* Task statement
Reproduce every one of the records below, swapping "locomotive" for "engine" wherever it occurs and leaving all other text unchanged. Omit the pictures from your answer.

* Information shown
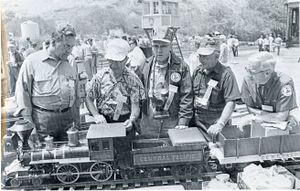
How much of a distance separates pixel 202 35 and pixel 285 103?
90cm

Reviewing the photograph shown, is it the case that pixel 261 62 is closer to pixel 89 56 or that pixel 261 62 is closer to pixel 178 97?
pixel 178 97

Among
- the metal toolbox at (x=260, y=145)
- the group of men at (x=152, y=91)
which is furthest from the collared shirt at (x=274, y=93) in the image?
the metal toolbox at (x=260, y=145)

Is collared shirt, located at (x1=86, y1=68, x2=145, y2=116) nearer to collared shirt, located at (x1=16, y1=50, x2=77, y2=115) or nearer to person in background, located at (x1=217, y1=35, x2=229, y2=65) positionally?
collared shirt, located at (x1=16, y1=50, x2=77, y2=115)

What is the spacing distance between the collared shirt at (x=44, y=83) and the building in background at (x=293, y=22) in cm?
189

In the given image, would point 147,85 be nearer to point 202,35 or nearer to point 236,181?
point 202,35

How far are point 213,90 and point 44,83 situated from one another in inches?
52.6

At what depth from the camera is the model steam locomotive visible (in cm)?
221

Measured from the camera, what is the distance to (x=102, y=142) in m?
2.18

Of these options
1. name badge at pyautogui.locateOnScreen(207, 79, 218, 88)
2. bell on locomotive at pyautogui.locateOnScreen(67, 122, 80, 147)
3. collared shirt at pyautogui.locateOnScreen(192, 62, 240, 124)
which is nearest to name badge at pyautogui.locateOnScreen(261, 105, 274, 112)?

* Correct result
How much of a distance separates pixel 202 35 and pixel 285 103?
90cm

Reviewing the photograph shown, is it the case that pixel 261 62 is closer to pixel 89 56 or that pixel 261 62 is closer to pixel 178 97?
pixel 178 97

Among
- the metal toolbox at (x=260, y=145)
- the group of men at (x=152, y=91)
which is furthest from the collared shirt at (x=274, y=93) in the image?
the metal toolbox at (x=260, y=145)

Is collared shirt, located at (x1=86, y1=68, x2=145, y2=116) nearer to collared shirt, located at (x1=16, y1=50, x2=77, y2=115) or nearer to person in background, located at (x1=217, y1=35, x2=229, y2=65) positionally?
collared shirt, located at (x1=16, y1=50, x2=77, y2=115)

What is the spacing distance between the collared shirt at (x=44, y=83) and the building in background at (x=293, y=22) in cm?
189

In the given image, would point 147,85 be nearer to point 202,35 or nearer to point 236,181?
point 202,35

How far are point 213,90 and point 44,83 situated from one another in inches?
52.6

At what depth from the camera is the model steam engine visible (in cm)?
221

Measured from the camera, what is the distance to (x=102, y=142) in m?
2.18

Of these options
1. name badge at pyautogui.locateOnScreen(207, 79, 218, 88)
2. bell on engine at pyautogui.locateOnScreen(67, 122, 80, 147)
3. collared shirt at pyautogui.locateOnScreen(192, 62, 240, 124)
which is nearest to name badge at pyautogui.locateOnScreen(261, 105, 274, 112)?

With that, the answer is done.